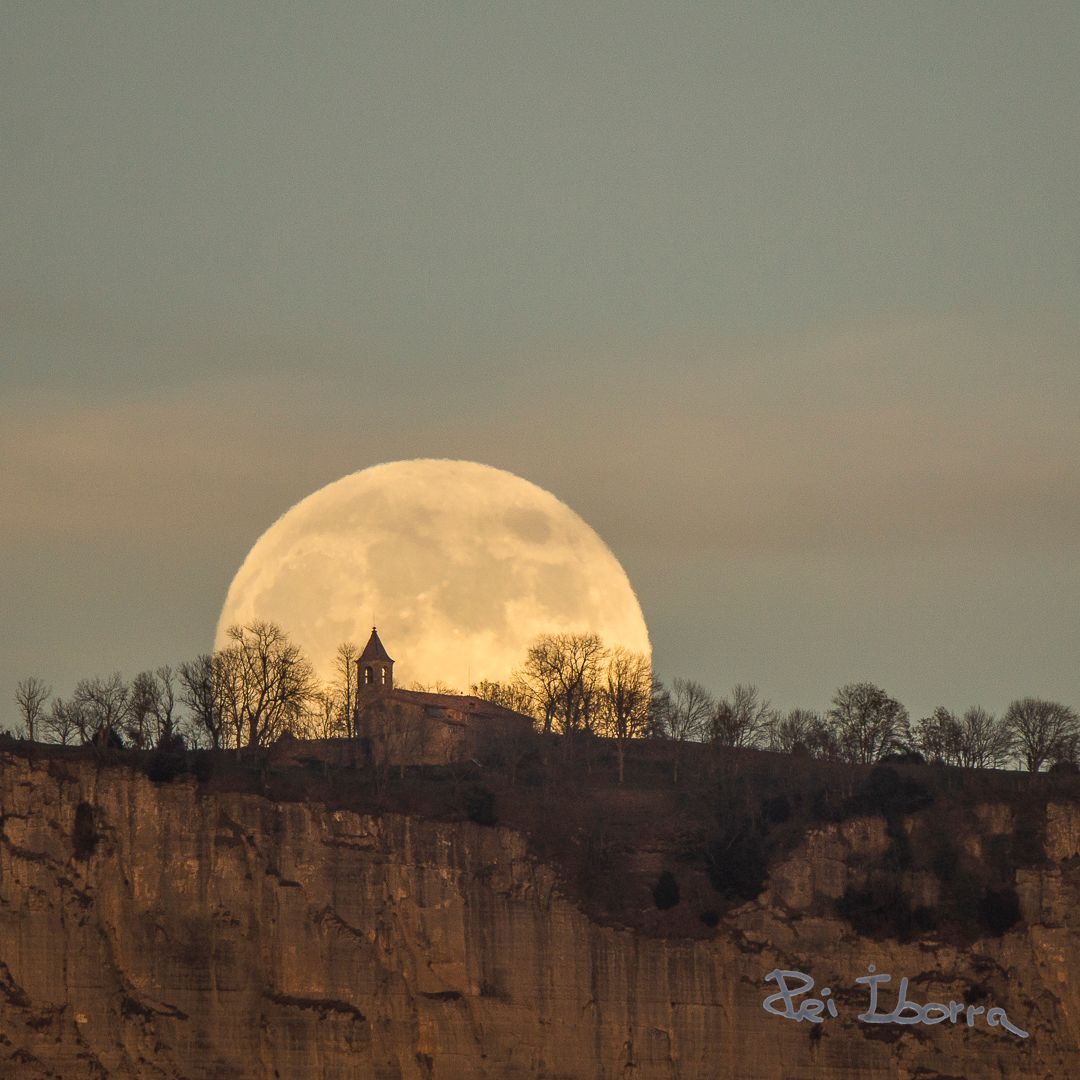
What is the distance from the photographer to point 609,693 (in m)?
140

==

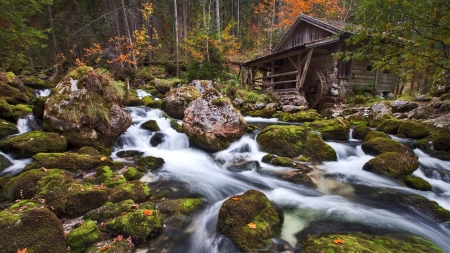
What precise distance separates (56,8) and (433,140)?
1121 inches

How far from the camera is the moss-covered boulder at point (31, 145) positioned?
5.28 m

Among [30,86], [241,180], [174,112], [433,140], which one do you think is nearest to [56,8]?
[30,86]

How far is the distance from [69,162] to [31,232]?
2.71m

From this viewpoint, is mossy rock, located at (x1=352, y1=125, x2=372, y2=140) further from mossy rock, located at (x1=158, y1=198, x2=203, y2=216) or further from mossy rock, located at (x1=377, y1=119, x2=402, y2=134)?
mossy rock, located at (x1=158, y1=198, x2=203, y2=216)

...

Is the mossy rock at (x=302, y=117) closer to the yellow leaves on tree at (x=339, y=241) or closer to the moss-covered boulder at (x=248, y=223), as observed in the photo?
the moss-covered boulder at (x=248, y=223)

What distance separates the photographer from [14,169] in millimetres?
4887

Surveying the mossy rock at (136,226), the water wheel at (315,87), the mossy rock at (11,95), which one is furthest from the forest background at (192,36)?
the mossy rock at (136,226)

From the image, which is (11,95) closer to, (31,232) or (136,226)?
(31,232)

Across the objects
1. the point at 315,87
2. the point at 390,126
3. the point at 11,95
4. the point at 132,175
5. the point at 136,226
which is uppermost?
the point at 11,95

WHAT YOU ARE ASKED TO DO: Report every line above that contains the string "photographer", matching case exactly.

ANSWER TO THIS EXERCISE:
What is the distance from the photographer to point 609,693 (in m)?
What distance separates the photographer from [14,169] in millimetres?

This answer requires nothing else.